*** Entries shown ***
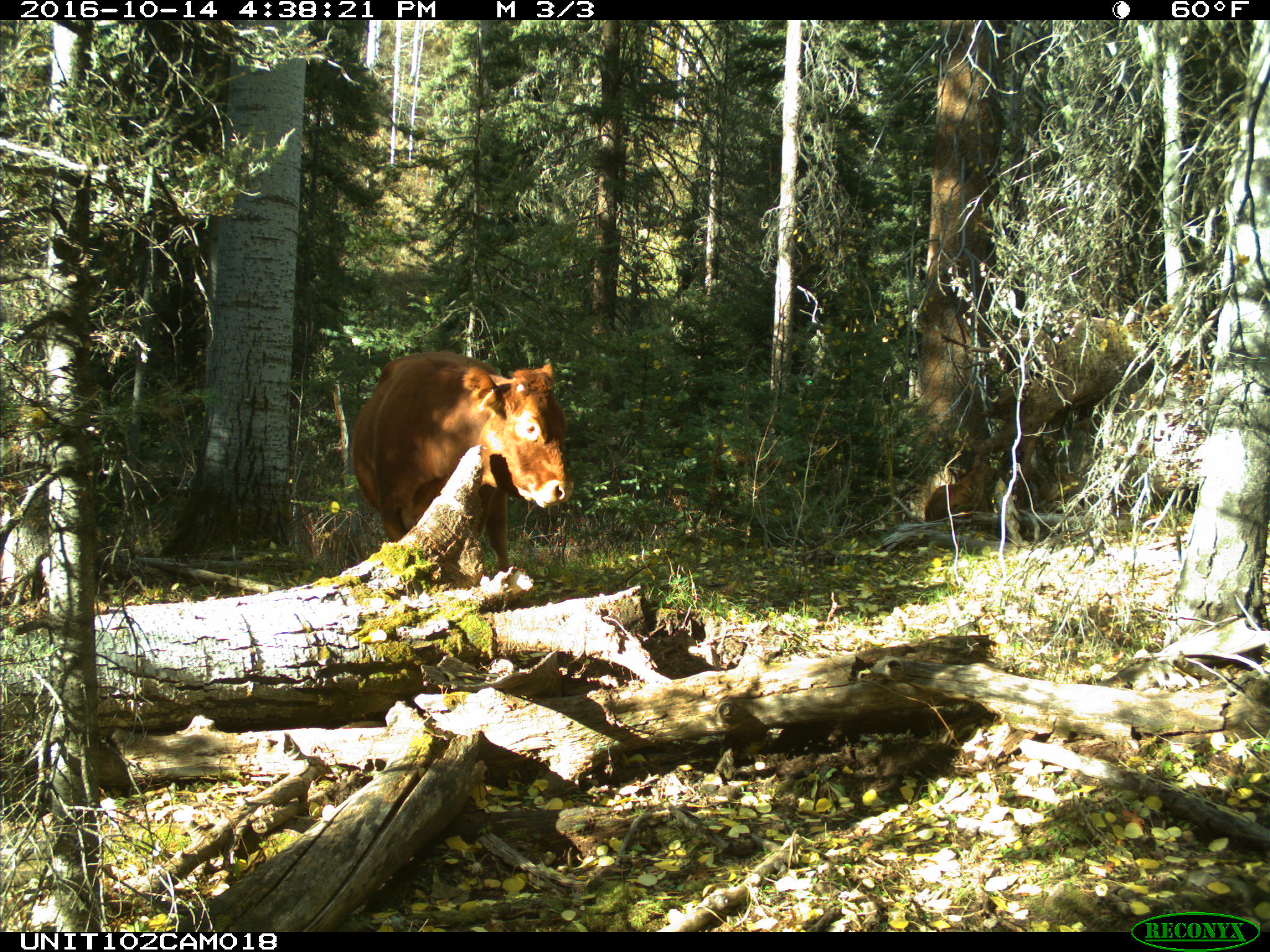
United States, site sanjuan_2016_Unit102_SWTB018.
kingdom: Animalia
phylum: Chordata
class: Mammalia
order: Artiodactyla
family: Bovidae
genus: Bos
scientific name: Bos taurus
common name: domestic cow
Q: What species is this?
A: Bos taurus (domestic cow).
*** End of Entries shown ***
*** Entries shown ***
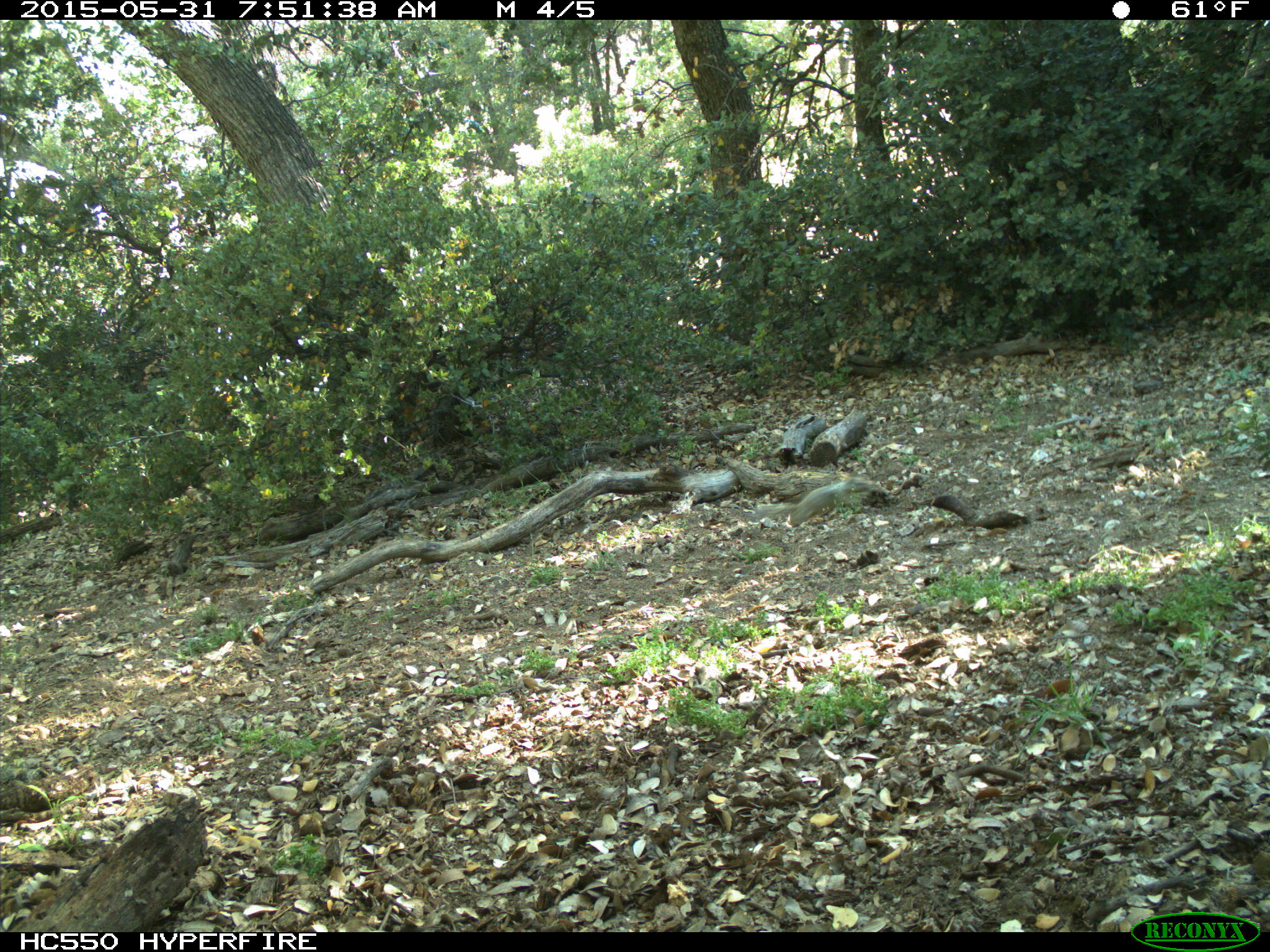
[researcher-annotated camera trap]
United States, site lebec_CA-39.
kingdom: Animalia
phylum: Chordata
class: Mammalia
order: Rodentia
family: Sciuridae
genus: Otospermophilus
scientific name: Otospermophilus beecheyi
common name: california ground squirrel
*** End of Entries shown ***
- **Activity**
When you reach the line holding "United States, site lebec_CA-39." in the records above, begin reproducing exactly, stop after the line holding "common name: california ground squirrel", and output nothing else.

- **Output of the exercise**
United States, site lebec_CA-39.
kingdom: Animalia
phylum: Chordata
class: Mammalia
order: Rodentia
family: Sciuridae
genus: Otospermophilus
scientific name: Otospermophilus beecheyi
common name: california ground squirrel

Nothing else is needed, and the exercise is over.